Insultée en plein briefing quelques jours avant la finale, ovationnée ensuite par un stade en liesse en Thaïlande, Fatima Bosch, Miss Mexique, a été couronnée dans la nuit du 21 novembre 2025 nouvelle reine de Miss Univers 2025. Face à 127 candidates venues du monde entier, la jeune mannequin mexicaine a décroché la tiare au terme d’une soirée très suivie, où la politique et les polémiques se sont presque autant invitées que les robes de soirée.
Miss Univers 2025 : le sacre de Miss Mexique dans une ambiance électrique
La finale s’est tenue en Thaïlande, à Nonthaburi près de Bangkok, devant des millions de téléspectateurs et un public chauffé à blanc.
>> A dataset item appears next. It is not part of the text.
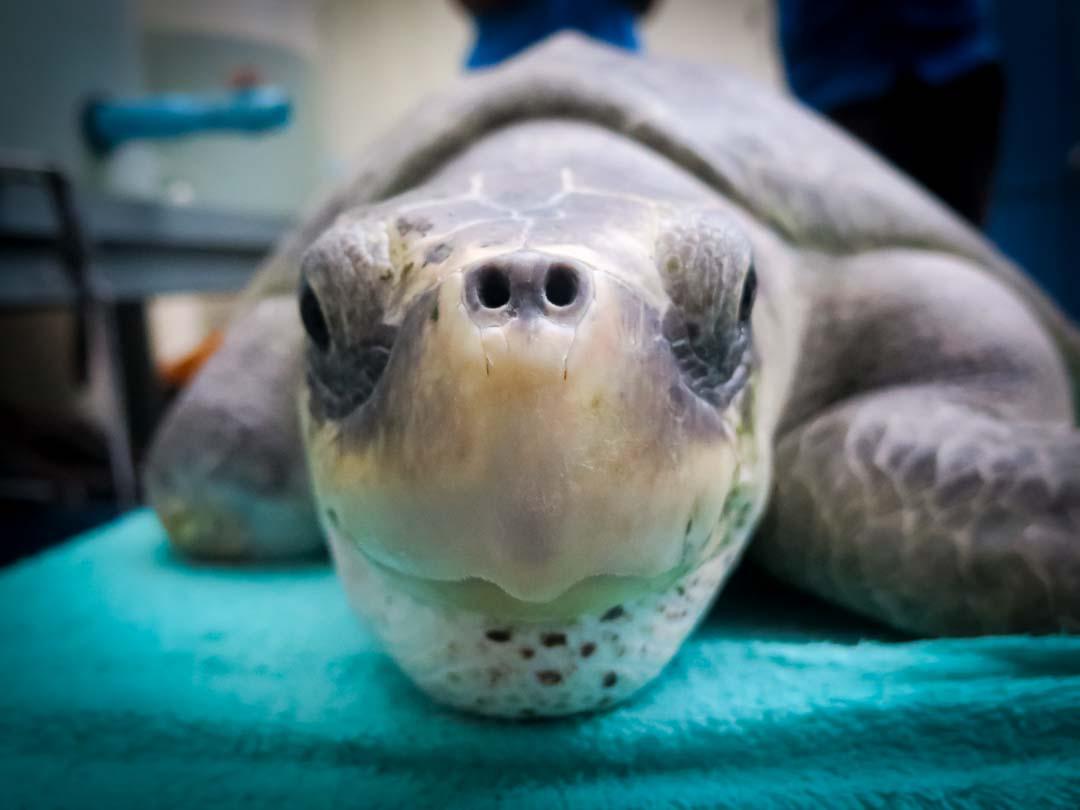 Satellite tagged turtle Eevee Marine Savers Maldives (02) [1703]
Au Mexique, des milliers de personnes se sont rassemblées dans un stade de Villahermosa, capitale de l’État de Tabasco dont est originaire la jeune femme, pour suivre la retransmission en direct. Au moment où son nom est annoncé, la foule exulte et scande “Mexique ! Mexique !”, tandis que des feux d’artifice embrasent le ciel, selon les médias locaux. Pour beaucoup de téléspectateurs, l’image d’une Miss Mexique rayonnante serrant la couronne contraste avec la vidéo choc qui l’avait montrée humiliée en début de séjour.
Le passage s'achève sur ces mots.